SHORT TASK »
Reproduce every item below word for word, leaving the pictures out.

LISTED RECORDS »

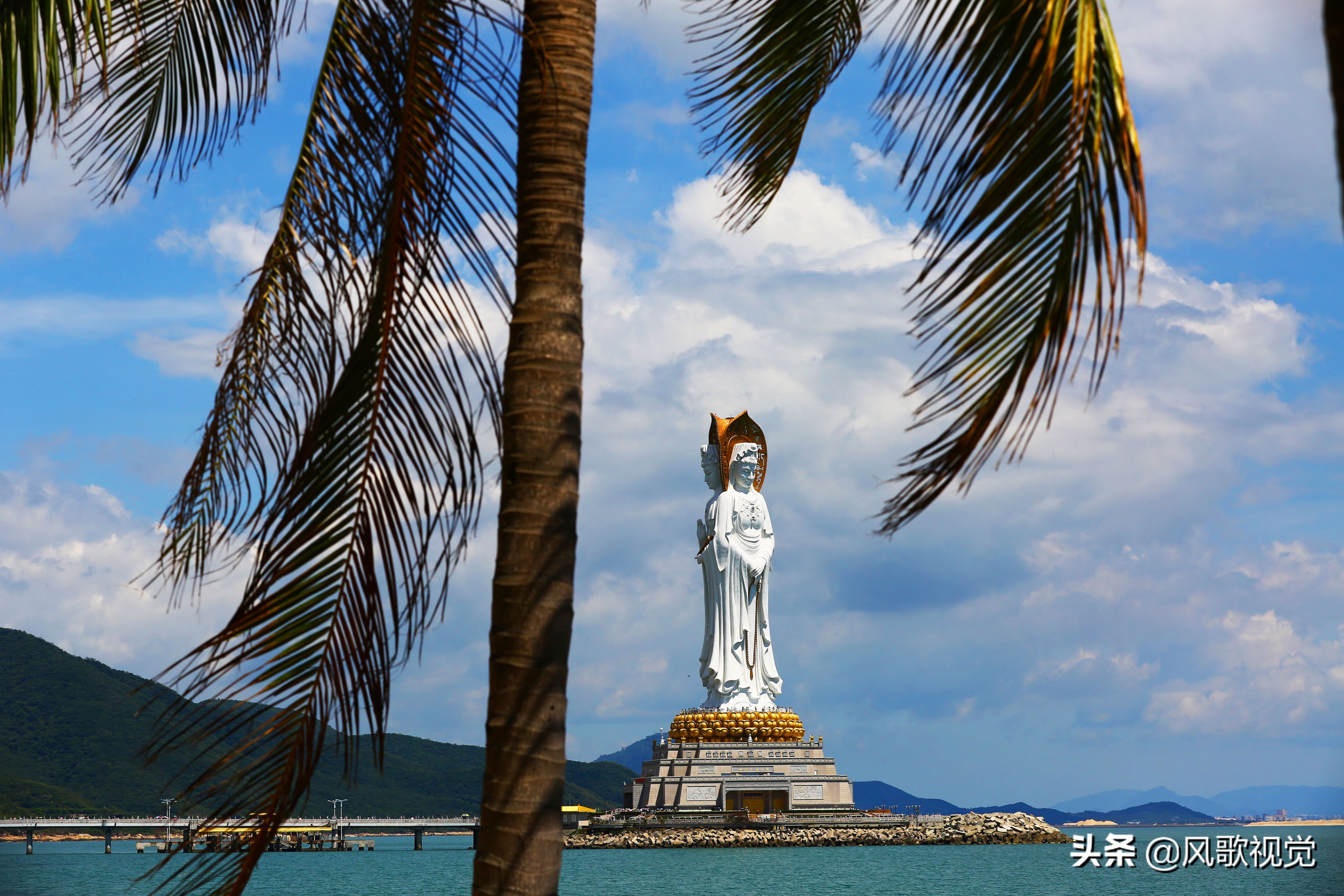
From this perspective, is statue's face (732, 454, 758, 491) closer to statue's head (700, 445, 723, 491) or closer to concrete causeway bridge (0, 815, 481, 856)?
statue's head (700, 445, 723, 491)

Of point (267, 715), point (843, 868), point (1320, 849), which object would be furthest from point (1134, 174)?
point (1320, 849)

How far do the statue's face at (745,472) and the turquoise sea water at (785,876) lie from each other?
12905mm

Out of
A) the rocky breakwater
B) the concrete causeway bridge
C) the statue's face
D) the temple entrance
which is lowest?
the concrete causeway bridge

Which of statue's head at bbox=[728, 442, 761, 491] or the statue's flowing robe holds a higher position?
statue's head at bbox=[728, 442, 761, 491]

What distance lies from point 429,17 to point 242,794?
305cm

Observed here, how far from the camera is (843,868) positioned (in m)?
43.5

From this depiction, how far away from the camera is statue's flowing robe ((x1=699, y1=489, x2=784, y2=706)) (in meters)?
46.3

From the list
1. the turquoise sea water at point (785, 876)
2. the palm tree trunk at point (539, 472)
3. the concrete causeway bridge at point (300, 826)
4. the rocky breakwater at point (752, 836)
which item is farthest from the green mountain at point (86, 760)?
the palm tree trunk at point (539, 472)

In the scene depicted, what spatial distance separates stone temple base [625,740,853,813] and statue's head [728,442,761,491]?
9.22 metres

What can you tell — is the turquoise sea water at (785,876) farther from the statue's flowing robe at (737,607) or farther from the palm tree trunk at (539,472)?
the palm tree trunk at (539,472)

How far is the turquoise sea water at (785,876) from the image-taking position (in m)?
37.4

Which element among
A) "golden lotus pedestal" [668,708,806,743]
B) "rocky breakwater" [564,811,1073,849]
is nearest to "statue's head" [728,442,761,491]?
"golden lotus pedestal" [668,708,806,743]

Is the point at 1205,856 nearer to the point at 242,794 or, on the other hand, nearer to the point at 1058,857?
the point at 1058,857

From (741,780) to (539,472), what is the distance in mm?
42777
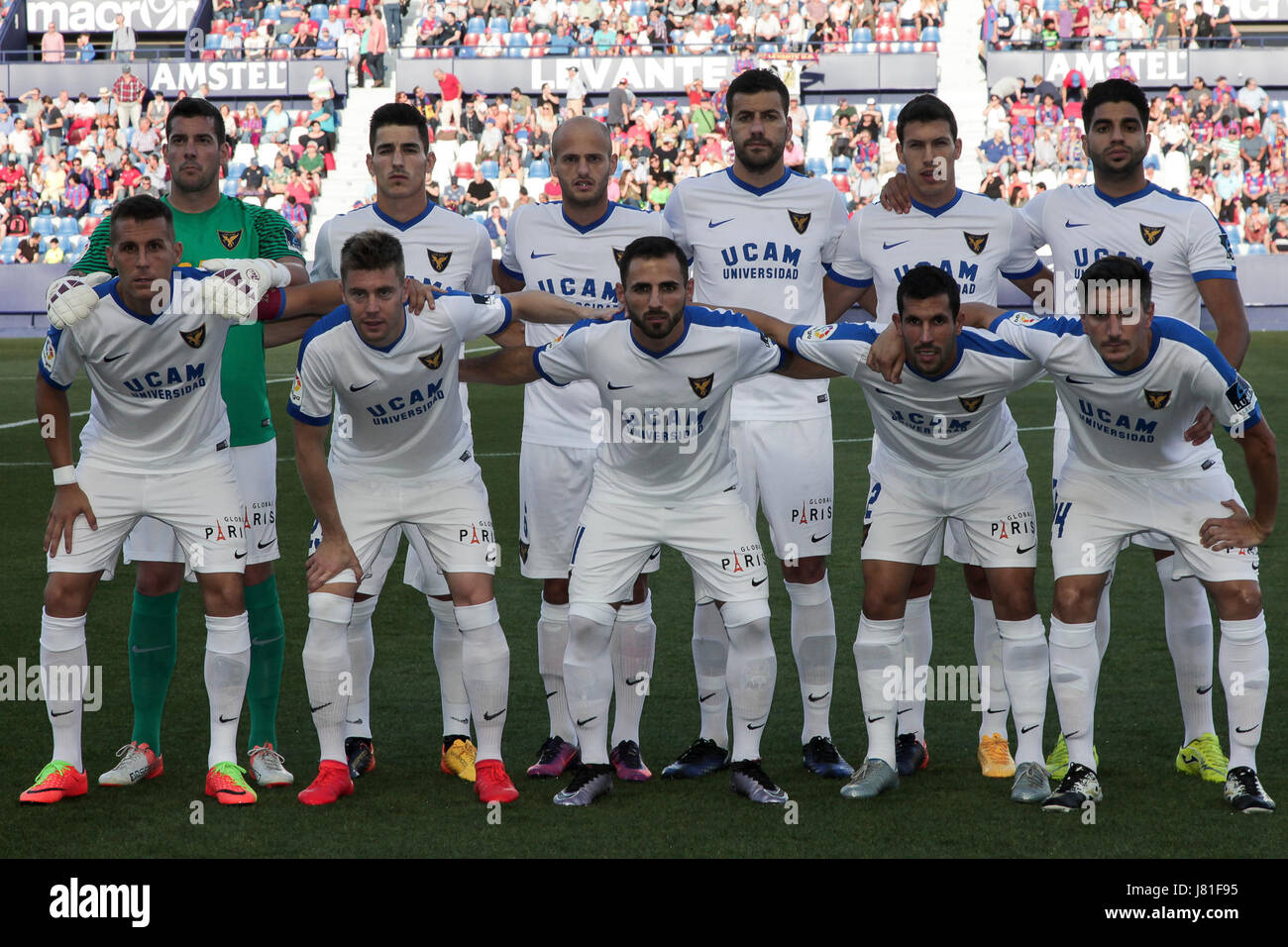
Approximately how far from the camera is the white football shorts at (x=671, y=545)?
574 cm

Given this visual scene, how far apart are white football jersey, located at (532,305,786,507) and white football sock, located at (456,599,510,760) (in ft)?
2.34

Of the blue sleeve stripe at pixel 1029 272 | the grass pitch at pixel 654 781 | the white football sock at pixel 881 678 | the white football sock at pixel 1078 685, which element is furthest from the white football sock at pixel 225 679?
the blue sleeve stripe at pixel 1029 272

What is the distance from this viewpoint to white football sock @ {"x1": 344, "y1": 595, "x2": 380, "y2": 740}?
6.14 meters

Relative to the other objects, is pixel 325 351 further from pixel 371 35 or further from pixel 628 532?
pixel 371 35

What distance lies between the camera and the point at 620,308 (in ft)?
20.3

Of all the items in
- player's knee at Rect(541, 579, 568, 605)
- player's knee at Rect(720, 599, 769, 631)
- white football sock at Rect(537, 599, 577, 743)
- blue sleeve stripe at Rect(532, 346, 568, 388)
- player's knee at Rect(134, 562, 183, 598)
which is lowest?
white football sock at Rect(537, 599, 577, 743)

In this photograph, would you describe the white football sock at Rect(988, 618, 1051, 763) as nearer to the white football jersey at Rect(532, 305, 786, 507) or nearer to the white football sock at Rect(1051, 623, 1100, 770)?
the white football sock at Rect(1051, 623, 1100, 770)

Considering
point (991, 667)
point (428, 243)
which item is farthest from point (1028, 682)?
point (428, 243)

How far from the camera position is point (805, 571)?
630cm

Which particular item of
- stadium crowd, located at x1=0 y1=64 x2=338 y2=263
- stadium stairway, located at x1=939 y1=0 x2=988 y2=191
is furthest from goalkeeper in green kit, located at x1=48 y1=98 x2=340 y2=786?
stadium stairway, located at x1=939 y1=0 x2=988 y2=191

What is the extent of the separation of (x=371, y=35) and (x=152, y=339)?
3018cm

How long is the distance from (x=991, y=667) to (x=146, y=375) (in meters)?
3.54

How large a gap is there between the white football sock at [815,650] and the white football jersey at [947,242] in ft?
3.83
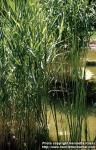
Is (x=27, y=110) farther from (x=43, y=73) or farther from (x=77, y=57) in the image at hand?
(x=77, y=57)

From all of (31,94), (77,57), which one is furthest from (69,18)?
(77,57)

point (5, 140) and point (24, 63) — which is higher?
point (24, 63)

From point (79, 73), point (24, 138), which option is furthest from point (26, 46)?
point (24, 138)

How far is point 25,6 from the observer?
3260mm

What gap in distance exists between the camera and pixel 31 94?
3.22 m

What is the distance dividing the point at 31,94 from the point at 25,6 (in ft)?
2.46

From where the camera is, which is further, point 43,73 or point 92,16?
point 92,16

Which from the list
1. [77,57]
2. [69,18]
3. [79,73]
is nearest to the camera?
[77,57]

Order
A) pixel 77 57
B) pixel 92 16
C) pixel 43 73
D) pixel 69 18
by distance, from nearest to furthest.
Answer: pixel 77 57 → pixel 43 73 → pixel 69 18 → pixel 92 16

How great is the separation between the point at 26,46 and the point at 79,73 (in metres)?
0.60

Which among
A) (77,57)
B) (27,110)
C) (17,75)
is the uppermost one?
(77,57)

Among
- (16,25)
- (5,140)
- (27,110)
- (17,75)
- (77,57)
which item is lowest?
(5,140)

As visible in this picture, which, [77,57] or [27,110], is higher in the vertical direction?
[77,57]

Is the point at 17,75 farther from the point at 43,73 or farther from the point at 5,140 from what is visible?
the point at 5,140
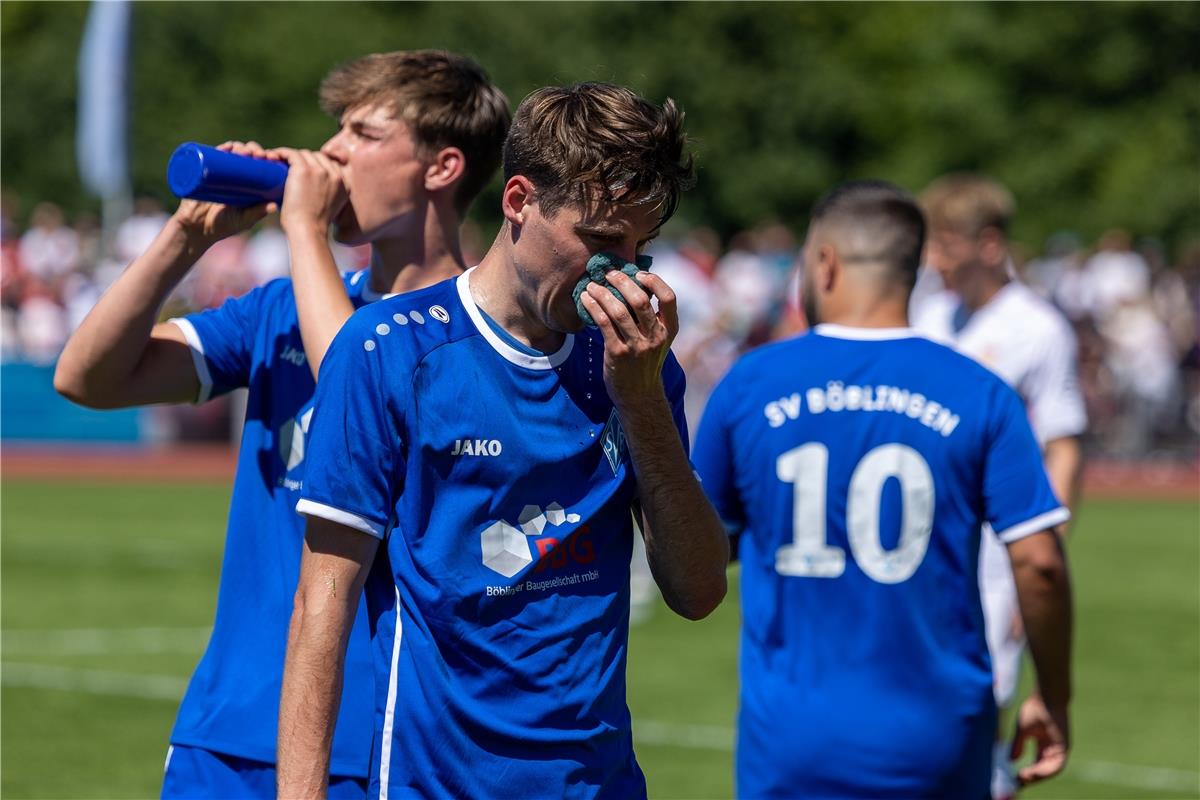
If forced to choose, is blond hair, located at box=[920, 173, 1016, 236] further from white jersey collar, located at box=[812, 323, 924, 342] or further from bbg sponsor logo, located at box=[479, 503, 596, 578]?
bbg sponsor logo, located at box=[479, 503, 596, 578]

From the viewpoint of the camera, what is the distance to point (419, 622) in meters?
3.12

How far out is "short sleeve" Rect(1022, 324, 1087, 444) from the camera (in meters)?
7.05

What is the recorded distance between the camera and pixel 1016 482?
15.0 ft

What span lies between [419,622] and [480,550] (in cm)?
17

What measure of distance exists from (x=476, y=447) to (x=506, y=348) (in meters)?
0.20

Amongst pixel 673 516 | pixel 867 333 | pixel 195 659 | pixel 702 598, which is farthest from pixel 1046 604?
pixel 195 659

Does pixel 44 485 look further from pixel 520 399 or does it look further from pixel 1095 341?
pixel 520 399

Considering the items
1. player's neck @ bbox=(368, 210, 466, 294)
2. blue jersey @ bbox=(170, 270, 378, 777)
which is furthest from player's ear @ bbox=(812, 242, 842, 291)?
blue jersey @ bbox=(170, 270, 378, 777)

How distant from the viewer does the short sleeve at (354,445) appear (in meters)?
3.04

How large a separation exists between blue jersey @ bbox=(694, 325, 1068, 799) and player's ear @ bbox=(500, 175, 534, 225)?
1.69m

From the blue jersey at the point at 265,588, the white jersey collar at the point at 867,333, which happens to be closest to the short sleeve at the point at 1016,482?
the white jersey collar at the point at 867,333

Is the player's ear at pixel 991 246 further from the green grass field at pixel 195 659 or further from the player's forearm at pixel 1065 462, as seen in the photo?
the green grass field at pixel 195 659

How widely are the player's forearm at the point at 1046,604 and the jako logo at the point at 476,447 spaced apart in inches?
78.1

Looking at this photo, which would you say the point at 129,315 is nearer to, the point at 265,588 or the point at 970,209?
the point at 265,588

TASK SOLUTION »
From this perspective, is statue's face (732, 454, 758, 491) closer to statue's head (700, 445, 723, 491) or closer to concrete causeway bridge (0, 815, 481, 856)?
statue's head (700, 445, 723, 491)

Of point (267, 715), point (843, 868), point (1320, 849), which object would be furthest from point (1134, 174)?
point (1320, 849)

How far do the statue's face at (745,472) and the turquoise sea water at (785,876) lie from each other?
12905mm

Out of
A) the rocky breakwater
B) the concrete causeway bridge
C) the statue's face
D) the temple entrance
which is lowest?
the concrete causeway bridge

Which of statue's head at bbox=[728, 442, 761, 491] or the statue's flowing robe holds a higher position?
statue's head at bbox=[728, 442, 761, 491]

What distance lies from point 429,17 to point 242,794?
305cm

Observed here, how far from the camera is (843,868) positioned (in m)?
43.5

From this depiction, how far away from the camera is statue's flowing robe ((x1=699, y1=489, x2=784, y2=706)) (in meters)?
46.3

From the list
1. the turquoise sea water at point (785, 876)
2. the palm tree trunk at point (539, 472)
3. the concrete causeway bridge at point (300, 826)
4. the rocky breakwater at point (752, 836)
which item is farthest from the green mountain at point (86, 760)?
the palm tree trunk at point (539, 472)

In the scene depicted, what spatial distance separates stone temple base [625,740,853,813] and statue's head [728,442,761,491]?
9.22 metres

What can you tell — is the turquoise sea water at (785,876) farther from the statue's flowing robe at (737,607) or farther from the palm tree trunk at (539,472)?
the palm tree trunk at (539,472)

How far is the turquoise sea water at (785,876) from the image-taking position (in m)?
37.4

Which element among
A) "golden lotus pedestal" [668,708,806,743]
B) "rocky breakwater" [564,811,1073,849]
is nearest to "statue's head" [728,442,761,491]?
"golden lotus pedestal" [668,708,806,743]

Is the point at 1205,856 nearer to the point at 242,794 or, on the other hand, nearer to the point at 1058,857?
the point at 1058,857

From (741,780) to (539,472), what is the distance in mm?
42777
Approximately how far from the camera is the white football shorts at (x=671, y=545)?
574 cm

Given this visual scene, how far apart are white football jersey, located at (532,305,786,507) and white football sock, located at (456,599,510,760) (in ft)?
2.34

Of the blue sleeve stripe at pixel 1029 272 | the grass pitch at pixel 654 781 | the white football sock at pixel 881 678 | the white football sock at pixel 1078 685, which element is furthest from the white football sock at pixel 225 679?
the blue sleeve stripe at pixel 1029 272

What is the distance from this viewpoint to white football sock @ {"x1": 344, "y1": 595, "x2": 380, "y2": 740}?
6.14 meters

Relative to the other objects, is pixel 325 351 further from pixel 371 35 or further from pixel 628 532?
pixel 371 35

What distance lies between the camera and the point at 620,308 (in ft)?
20.3

Of all the items in
- player's knee at Rect(541, 579, 568, 605)
- player's knee at Rect(720, 599, 769, 631)
- white football sock at Rect(537, 599, 577, 743)
- blue sleeve stripe at Rect(532, 346, 568, 388)
- player's knee at Rect(134, 562, 183, 598)
which is lowest?
white football sock at Rect(537, 599, 577, 743)

In this photograph, would you describe the white football sock at Rect(988, 618, 1051, 763) as nearer to the white football jersey at Rect(532, 305, 786, 507) or nearer to the white football sock at Rect(1051, 623, 1100, 770)?
the white football sock at Rect(1051, 623, 1100, 770)

Considering
point (991, 667)
point (428, 243)
which item is farthest from point (1028, 682)?
point (428, 243)

How far from the camera position is point (805, 571)?
630cm

Which particular item of
- stadium crowd, located at x1=0 y1=64 x2=338 y2=263
- stadium stairway, located at x1=939 y1=0 x2=988 y2=191
is furthest from goalkeeper in green kit, located at x1=48 y1=98 x2=340 y2=786?
stadium stairway, located at x1=939 y1=0 x2=988 y2=191

What is the extent of the separation of (x=371, y=35) and (x=152, y=339)?
3018cm

How long is the distance from (x=991, y=667) to (x=146, y=375) (in meters)?
3.54

How large a gap is there between the white football sock at [815,650] and the white football jersey at [947,242] in ft?
3.83
Is (x=27, y=110) farther from (x=43, y=73) or farther from (x=77, y=57) in the image at hand?
(x=77, y=57)

From all of (31,94), (77,57), which one is furthest from (69,18)?
(77,57)

point (5, 140) and point (24, 63) — which is higher?
point (24, 63)

From point (79, 73), point (24, 138), which option is furthest from point (26, 46)?
point (24, 138)

How far is point 25,6 from the observer?
3260mm

What gap in distance exists between the camera and pixel 31 94?
3.22 m

What is the distance dividing the point at 31,94 from the point at 25,6 (in ft)?
2.46

From where the camera is, which is further, point 43,73 or point 92,16?
point 92,16

Which from the list
1. [77,57]
2. [69,18]
3. [79,73]
is nearest to the camera?
[77,57]

Order
A) pixel 77 57
B) pixel 92 16
C) pixel 43 73
D) pixel 69 18
by distance, from nearest to furthest.
Answer: pixel 77 57 → pixel 43 73 → pixel 69 18 → pixel 92 16

How great is the separation between the point at 26,46 and the point at 79,73 (in metres)?
0.60

Which among
A) (77,57)
B) (27,110)
C) (17,75)
is the uppermost one?
(77,57)

Among
- (16,25)
- (5,140)
- (27,110)
- (17,75)
- (77,57)
which item is lowest?
(5,140)

As visible in this picture, which, [77,57] or [27,110], is higher in the vertical direction?
[77,57]

Is the point at 17,75 farther from the point at 43,73 or farther from the point at 5,140 from what is visible?
the point at 5,140
If forced to choose, is blond hair, located at box=[920, 173, 1016, 236] further from white jersey collar, located at box=[812, 323, 924, 342] or further from bbg sponsor logo, located at box=[479, 503, 596, 578]?
bbg sponsor logo, located at box=[479, 503, 596, 578]

From the viewpoint of the camera, what is the distance to point (419, 622) in meters?
3.12

How far out is "short sleeve" Rect(1022, 324, 1087, 444) from the camera (in meters)?
7.05

What is the recorded distance between the camera and pixel 1016 482?
15.0 ft

What span lies between [419,622] and [480,550] (in cm)?
17

What measure of distance exists from (x=476, y=447) to (x=506, y=348) (in meters)?
0.20

Amongst pixel 673 516 | pixel 867 333 | pixel 195 659 | pixel 702 598, which is farthest from pixel 1046 604?
pixel 195 659

Does pixel 44 485 look further from pixel 520 399 or does it look further from pixel 1095 341?
pixel 520 399

Considering the items
1. player's neck @ bbox=(368, 210, 466, 294)
2. blue jersey @ bbox=(170, 270, 378, 777)
which is furthest from player's ear @ bbox=(812, 242, 842, 291)?
blue jersey @ bbox=(170, 270, 378, 777)

How distant from the viewer does the short sleeve at (354,445) appear (in meters)?
3.04

How large a separation exists between blue jersey @ bbox=(694, 325, 1068, 799) and player's ear @ bbox=(500, 175, 534, 225)?
1.69m

From the blue jersey at the point at 265,588, the white jersey collar at the point at 867,333, which happens to be closest to the short sleeve at the point at 1016,482?
the white jersey collar at the point at 867,333

Is the player's ear at pixel 991 246 further from the green grass field at pixel 195 659 or further from the player's forearm at pixel 1065 462, as seen in the photo?
the green grass field at pixel 195 659

How widely are the player's forearm at the point at 1046,604 and the jako logo at the point at 476,447 spaced apart in inches?
78.1

Looking at this photo, which would you say the point at 129,315 is nearer to, the point at 265,588 or the point at 970,209?
the point at 265,588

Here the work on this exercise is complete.